"Well, sir, compare him with old Sorrel Top, or Paddy, or the great Sam himself, or dear old Wormy, or young Perry, or dammit, even Paper Collar Johnny."
"Canadians all. Mr. Sarde is Canadian, too."
"The others are gentlemen. A cad with a commission is an outrage. He means well, but he doesn't set me a good example, sir; he's bad for my morals; he makes me peevish. What have I done that this bounder should come to reign over me?"
The dear man held up his thermometer as a threat.
"When the patient," he chuckled, "gets full of repartee, poor charity takes wings. I'm off to torture a wounded volunteer, and after me comes the parson. Beware of doctors, Blackguard." He gave me my pet name!
Next day the wounded were moved to Miss Baker's house—to be haunted by an angel. I used to nip out of bed and help her while she threatened to turn me into the horse corral. To that house came Mrs. Sarde secretly, with a pudding. I like chocolate shapes. She threatened widowhood and overdressed the part. She told me in stage whispers how she had crawled and crouched behind the corner of the stockade at Carlton, with creepy gestures in the shuddering gloom, to hear me reading the gospel to poor Sarde. She made me tell her all I had heard, and more, about Happy Bill, the converted railroad stoker, how he wasn't exactly a parson, and his monkey business not precisely a marriage. Oh, she was great as the outraged wife, betrayed but calm, trapped in a bogus marriage, but chock-full of respectability, a helpless prey. Fact is, the woman was having the time of her life, reeking adventure like a born adventuress. She clawed the air, she capsized my pudding, she spouted melodrama drivel about her marriage lines and bloody doom. This way lies madness! Gimme the dagger! She had a fat part to play in real melodrama, pleased all to pieces, having paroxysms of rage and grief, with one eye cocked at my shaving glass.

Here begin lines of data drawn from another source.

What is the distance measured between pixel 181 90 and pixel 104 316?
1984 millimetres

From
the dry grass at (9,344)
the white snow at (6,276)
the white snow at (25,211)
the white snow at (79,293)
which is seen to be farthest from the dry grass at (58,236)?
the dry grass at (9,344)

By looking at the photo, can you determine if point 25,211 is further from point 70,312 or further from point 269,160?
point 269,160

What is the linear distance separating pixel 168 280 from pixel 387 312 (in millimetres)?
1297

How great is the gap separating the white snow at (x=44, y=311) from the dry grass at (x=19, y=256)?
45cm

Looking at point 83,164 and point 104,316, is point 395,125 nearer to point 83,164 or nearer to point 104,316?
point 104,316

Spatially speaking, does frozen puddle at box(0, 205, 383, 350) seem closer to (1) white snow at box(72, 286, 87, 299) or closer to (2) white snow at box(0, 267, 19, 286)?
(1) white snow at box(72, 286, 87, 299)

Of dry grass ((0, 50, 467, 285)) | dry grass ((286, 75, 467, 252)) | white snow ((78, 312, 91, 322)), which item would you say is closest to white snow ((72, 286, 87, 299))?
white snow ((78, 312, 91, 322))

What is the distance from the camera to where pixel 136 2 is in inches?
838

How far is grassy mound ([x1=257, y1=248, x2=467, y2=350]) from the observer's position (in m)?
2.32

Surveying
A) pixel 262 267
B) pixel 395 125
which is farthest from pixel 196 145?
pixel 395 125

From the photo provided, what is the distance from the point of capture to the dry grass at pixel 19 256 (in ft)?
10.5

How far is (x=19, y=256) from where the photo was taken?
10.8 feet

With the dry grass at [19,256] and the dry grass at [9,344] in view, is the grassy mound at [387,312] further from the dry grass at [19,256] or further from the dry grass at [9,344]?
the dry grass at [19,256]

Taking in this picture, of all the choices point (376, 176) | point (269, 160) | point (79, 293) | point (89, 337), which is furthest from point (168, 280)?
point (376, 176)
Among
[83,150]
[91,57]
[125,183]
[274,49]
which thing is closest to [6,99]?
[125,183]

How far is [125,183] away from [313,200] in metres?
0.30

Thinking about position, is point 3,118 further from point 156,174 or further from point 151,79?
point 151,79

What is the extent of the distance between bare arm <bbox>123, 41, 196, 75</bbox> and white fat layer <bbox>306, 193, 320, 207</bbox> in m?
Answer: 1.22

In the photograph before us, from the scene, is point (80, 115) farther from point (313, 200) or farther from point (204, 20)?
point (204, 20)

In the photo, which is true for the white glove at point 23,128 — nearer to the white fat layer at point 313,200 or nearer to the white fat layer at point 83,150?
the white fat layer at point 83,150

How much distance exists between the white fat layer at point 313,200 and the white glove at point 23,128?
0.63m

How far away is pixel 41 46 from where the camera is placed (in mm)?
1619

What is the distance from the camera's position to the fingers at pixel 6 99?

Then she was washed away in floods of tears, while I taught her how to do coyote howls, until at last she looked up with a grin as if to say, "How's that, umpire?"
Only he is fortunate with women of whom they take no notice. I was not fortunate. They always noticed me, to my undoing. Of course, they made me pay, at every gate, their toll of kisses on the hell road. Here was the puss complete who, when I called her a shammy little liar, avowed me to be the only man who really understood. Because I denied her I was the only man she ever wanted. She knew that I liked pussies, that no puss could be too fluffy—and let me see her at her fluffiest. She wanted to get rid of Sarde that she might marry me. I told her kittens were all very well to play with, but not much use to keep, because they always degenerated into cats. My ears should select my woman, not my eyes.
Oh, she was very fair, and most alluring, catching at my senses, tearing at my heart—a foul temptation to my body. And I was twenty-one years young in those days. I took her by the shoulders from behind, kissed her upon the neck—a much less tempting place than the lips I craved for—and bundled her out of the house to sulk in the horse corral while I devoured her pudding.
It was after the war was over, some time about September, that the Sardes were transferred again to Fort Qu'Appelle. And there the woman went stalking for Happy Bill. She thought herself no end of a scout when she found him. Then she paid five dollars to be told by a real live lawyer in his legal jargon that she was not a married lady. Her next act was to write a declaration of her woes and "pin it to Sarde's bosom with a dagger"—which means, I suppose, that she left a letter for him on the dressing-table before she robbed his cash-box, and streaked off home to uncle. She used to write me most inviting letters.